Ternyata menjadi orang yang tampak necis, tak selamanya harus necis hatinya. Orang yang berpakaian kotor dan bau, pun tak melulu hatinya kusut dan jorok. Semua bisa dibedaki. Yang berhati busuk, di luar bersih dan selalu disanjung orang. Yang berhati bersih, tak jarang dihina dan ditindas orang. Kendati ada beberapa yang berhati bersih dan luarannya necis, bisa jadi tersisih oleh ketamakan. Kuingat Mandri, salah seorang bawahan Sapuan. Kami sering berbincang. Mandri hampir sepuluh tahun menjadi karyawan, tapi jabatannya tak naik-naik, bahkan pernah turun.Â
"Kenapa bisa begitu? Jabatan kok diturunkan?" tanyaku kala itu.

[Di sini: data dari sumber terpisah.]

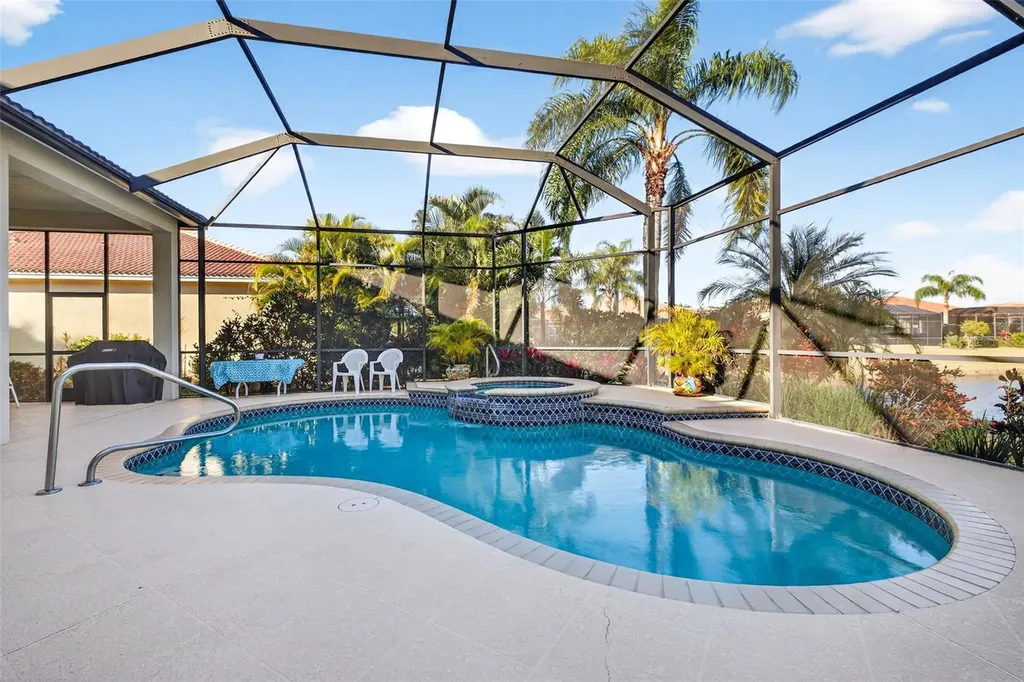 5073 Ruby Flats Drive Wimauma FL 33598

"Kelak Bapak akan tahu sendiri!" katanya dengan kalimat bertangkai dan membuat penasaran.Â
* * *
Hari ini langit cerah. Hatiku juga cerah. Duduk di kursi kerajaanku, ternyata lebih enak daripada di kursi kerajaan orang. Aku tak lagi perlu bermanis-manis mulut. Yang penting hatilah yang manis
 "Lha, Bang Marpaung di sini lagi rupanya? Sudah berhenti menjadi pejabat?" canda Mijan sambil membawa sepinggan gorengan.

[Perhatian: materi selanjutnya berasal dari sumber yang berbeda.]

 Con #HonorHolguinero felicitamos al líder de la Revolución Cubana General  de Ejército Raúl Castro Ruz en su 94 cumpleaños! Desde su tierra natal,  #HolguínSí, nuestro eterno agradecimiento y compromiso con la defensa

"Jangan panggil aku Marpaung. Panggil saja Golok. Mulai sekarang aku mengawal seluruh pedagang di sini. Tak boleh lagi yang seenak perutnya mengacau," jawabku sambil membenarkan letak topi.
"Wah, kapan-kapan mencalon saja jadi bapak kita, Bang. Kami yakin Bang Golok disokong seluruh orang di sini."
Aku terdiam. Aku tak memiliki jawaban apa-apa. Menjadi bapak kita harus kuat iman. Tapi tak ada salahnya aku mencalon jadi bapak kita musim depan. Sesuatu harus dirubah. Segala harus diperbuat, jangan hanya menyerah dan menjadi penonton. Musim depan jangan lupa mencoblos di muncung Golok.